• Exercise directions: Could you return the data below exactly as it appears?

----

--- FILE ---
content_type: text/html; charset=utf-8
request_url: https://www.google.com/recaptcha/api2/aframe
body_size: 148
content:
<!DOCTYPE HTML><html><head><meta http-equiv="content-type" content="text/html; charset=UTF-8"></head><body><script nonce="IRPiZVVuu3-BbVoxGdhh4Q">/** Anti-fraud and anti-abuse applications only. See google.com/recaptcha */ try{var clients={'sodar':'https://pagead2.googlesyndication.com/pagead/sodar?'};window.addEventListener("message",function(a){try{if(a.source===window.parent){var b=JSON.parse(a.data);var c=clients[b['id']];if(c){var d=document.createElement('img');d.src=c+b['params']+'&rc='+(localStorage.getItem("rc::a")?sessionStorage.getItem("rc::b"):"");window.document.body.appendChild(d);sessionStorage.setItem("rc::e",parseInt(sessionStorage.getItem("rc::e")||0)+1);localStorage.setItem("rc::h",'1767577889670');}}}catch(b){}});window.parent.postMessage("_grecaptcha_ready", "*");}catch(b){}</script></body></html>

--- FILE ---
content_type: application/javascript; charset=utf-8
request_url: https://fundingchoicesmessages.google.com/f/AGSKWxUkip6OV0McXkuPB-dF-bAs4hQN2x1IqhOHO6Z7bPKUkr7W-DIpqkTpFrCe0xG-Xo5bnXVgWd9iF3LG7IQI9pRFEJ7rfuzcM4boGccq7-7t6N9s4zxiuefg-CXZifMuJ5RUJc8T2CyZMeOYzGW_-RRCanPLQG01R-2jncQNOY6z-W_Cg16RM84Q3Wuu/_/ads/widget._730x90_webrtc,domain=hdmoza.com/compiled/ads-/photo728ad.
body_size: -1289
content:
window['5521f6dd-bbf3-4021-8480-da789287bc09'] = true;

----

• Response to the exercise:
--- FILE ---
content_type: text/html; charset=utf-8
request_url: https://www.google.com/recaptcha/api2/aframe
body_size: 148
content:
<!DOCTYPE HTML><html><head><meta http-equiv="content-type" content="text/html; charset=UTF-8"></head><body><script nonce="IRPiZVVuu3-BbVoxGdhh4Q">/** Anti-fraud and anti-abuse applications only. See google.com/recaptcha */ try{var clients={'sodar':'https://pagead2.googlesyndication.com/pagead/sodar?'};window.addEventListener("message",function(a){try{if(a.source===window.parent){var b=JSON.parse(a.data);var c=clients[b['id']];if(c){var d=document.createElement('img');d.src=c+b['params']+'&rc='+(localStorage.getItem("rc::a")?sessionStorage.getItem("rc::b"):"");window.document.body.appendChild(d);sessionStorage.setItem("rc::e",parseInt(sessionStorage.getItem("rc::e")||0)+1);localStorage.setItem("rc::h",'1767577889670');}}}catch(b){}});window.parent.postMessage("_grecaptcha_ready", "*");}catch(b){}</script></body></html>

--- FILE ---
content_type: application/javascript; charset=utf-8
request_url: https://fundingchoicesmessages.google.com/f/AGSKWxUkip6OV0McXkuPB-dF-bAs4hQN2x1IqhOHO6Z7bPKUkr7W-DIpqkTpFrCe0xG-Xo5bnXVgWd9iF3LG7IQI9pRFEJ7rfuzcM4boGccq7-7t6N9s4zxiuefg-CXZifMuJ5RUJc8T2CyZMeOYzGW_-RRCanPLQG01R-2jncQNOY6z-W_Cg16RM84Q3Wuu/_/ads/widget._730x90_webrtc,domain=hdmoza.com/compiled/ads-/photo728ad.
body_size: -1289
content:
window['5521f6dd-bbf3-4021-8480-da789287bc09'] = true;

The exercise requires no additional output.